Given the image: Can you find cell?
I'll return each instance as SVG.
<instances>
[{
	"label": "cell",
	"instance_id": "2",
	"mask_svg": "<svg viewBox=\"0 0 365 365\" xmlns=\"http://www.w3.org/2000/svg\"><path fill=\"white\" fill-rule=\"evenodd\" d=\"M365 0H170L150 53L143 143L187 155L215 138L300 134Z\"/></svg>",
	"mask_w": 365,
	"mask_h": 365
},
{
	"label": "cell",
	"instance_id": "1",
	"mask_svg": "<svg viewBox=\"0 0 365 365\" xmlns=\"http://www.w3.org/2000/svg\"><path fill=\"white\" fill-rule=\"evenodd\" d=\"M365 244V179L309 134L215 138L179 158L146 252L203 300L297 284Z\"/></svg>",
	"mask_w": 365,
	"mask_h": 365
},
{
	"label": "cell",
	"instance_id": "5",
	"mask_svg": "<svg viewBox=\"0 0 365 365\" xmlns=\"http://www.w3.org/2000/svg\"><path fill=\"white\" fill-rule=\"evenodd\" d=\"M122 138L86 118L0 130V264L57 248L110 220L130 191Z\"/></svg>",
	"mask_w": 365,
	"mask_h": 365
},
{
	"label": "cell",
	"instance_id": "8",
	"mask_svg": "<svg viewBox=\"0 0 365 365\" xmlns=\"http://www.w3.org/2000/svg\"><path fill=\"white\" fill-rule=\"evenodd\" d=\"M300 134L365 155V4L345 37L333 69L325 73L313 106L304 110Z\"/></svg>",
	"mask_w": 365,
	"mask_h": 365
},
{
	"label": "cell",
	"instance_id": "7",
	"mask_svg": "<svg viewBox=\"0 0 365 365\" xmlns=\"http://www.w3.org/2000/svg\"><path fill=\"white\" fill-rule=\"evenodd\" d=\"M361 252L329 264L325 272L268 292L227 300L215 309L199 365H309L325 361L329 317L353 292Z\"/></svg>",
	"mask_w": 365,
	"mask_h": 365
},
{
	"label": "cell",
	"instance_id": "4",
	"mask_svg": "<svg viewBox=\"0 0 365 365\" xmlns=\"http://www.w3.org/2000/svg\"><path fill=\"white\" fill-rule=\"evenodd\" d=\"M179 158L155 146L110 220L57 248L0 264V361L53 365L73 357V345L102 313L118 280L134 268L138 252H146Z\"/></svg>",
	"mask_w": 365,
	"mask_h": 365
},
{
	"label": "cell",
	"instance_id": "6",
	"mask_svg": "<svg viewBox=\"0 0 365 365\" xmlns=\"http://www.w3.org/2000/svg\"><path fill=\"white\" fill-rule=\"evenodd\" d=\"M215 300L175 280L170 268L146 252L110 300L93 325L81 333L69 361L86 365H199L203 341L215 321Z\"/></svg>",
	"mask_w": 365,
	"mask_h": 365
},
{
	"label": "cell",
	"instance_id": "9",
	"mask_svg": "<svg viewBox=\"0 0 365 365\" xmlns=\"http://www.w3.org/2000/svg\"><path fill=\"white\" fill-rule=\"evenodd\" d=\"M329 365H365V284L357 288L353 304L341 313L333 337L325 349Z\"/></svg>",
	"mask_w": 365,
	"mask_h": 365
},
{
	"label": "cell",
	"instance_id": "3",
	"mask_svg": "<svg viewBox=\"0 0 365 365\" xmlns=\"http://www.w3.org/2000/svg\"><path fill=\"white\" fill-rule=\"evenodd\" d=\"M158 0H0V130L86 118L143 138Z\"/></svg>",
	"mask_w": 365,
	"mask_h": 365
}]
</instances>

..............................

AIM OF THE TASK: Extract the rows above verbatim, beginning with the first line of the rows and ending with the line that contains "244V179L309 134L215 138L179". Include both of those lines.

RESPONSE TO THE TASK:
Given the image: Can you find cell?
I'll return each instance as SVG.
<instances>
[{
	"label": "cell",
	"instance_id": "2",
	"mask_svg": "<svg viewBox=\"0 0 365 365\" xmlns=\"http://www.w3.org/2000/svg\"><path fill=\"white\" fill-rule=\"evenodd\" d=\"M365 0H170L150 53L143 143L187 155L215 138L300 134Z\"/></svg>",
	"mask_w": 365,
	"mask_h": 365
},
{
	"label": "cell",
	"instance_id": "1",
	"mask_svg": "<svg viewBox=\"0 0 365 365\" xmlns=\"http://www.w3.org/2000/svg\"><path fill=\"white\" fill-rule=\"evenodd\" d=\"M365 244V179L309 134L215 138L179 158L146 252L203 300L297 284Z\"/></svg>",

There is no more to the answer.